4. I see all the reps and evaluate new products so I can be sure to provide my patients with the best pouching system for their individual needs. Wouldn't it be wonderful if every hospital made their product choices this way? Then we could all feel confident that we had the right pouching. I love it when I visit hospitals who care like this. It makes me feel like I'm spending my time well when I'm with them.
5. I have a good relationship with the rep from X company and I know that they will support me and help me get "special" things for me and/or my patients. If they're talking about the rep that buys them the biggest gifts and/or goodies, it's obviously not a good thing. If it's educational (booklets, videos nurse and patient educational programs, etc.), special pouch samples to handle individual patient needs, then it's not so bad to have that kind of relationship with a sales rep. I still don't think it should be the only reason, but often it does make a difference.
6. We don't have an ET, (or our ET isn't so good) so we just wing it. You'll know it if you had this experience. You woke up with some bag hanging off your belly and no one EVER came in your room to talk to you about it, or they just tossed a booklet at you, or they acted like they didn't have a clue what to tell you.
7. I'm so smart that I already know everything there is to know.
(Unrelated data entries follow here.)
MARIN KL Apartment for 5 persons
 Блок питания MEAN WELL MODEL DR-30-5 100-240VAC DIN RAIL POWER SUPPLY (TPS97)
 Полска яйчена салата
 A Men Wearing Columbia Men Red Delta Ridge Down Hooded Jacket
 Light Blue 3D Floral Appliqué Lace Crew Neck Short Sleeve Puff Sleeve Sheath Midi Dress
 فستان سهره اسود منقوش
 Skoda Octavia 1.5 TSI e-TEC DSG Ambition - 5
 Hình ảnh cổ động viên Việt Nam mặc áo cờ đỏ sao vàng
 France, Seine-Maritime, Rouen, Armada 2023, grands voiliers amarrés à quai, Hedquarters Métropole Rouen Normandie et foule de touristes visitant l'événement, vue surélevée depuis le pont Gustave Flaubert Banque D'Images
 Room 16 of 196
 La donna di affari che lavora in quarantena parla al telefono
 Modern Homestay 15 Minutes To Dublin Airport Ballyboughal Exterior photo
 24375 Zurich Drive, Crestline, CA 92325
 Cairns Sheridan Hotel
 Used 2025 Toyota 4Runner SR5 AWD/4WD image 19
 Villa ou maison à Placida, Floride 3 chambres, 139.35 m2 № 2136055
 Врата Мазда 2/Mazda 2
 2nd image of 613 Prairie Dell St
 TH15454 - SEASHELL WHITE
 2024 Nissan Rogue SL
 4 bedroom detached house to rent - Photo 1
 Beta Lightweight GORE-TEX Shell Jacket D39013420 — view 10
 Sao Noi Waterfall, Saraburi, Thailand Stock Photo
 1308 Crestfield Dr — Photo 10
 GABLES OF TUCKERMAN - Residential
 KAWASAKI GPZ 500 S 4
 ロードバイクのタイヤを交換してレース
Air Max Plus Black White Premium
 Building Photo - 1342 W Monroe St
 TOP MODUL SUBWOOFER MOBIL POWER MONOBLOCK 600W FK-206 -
I don't need to see any salespeople and I'm going to use my pet product until the day I die. This one gets me worked up. Salespeople are the ET nurse's primary source of industry news. Even if the company the sales person represents doesn't have something that the ET needs, the information is good to have. Someday an ostomate may walk in needing that very product. If the ET doesn't know it exists, well, obviously the ostomate won't know about it either. This type of ET is, fortunately, not the norm. They are out there, though, and often work in very reputable hospitals. They have such an ego problem that they can't do justice for their patients. They aren't in it to help people, they're in it to stroke their own pathetic egos.
So, there's my list. Now, I have to add my disclaimer, since I've already admitted that I work for one of the companies that manufactures ostomy appliances. This is my personal opinion only. I make these statements to represent my own personal opinion, and not the opinions of my company. I'm not suggesting that the company agrees with me or that they don't agree.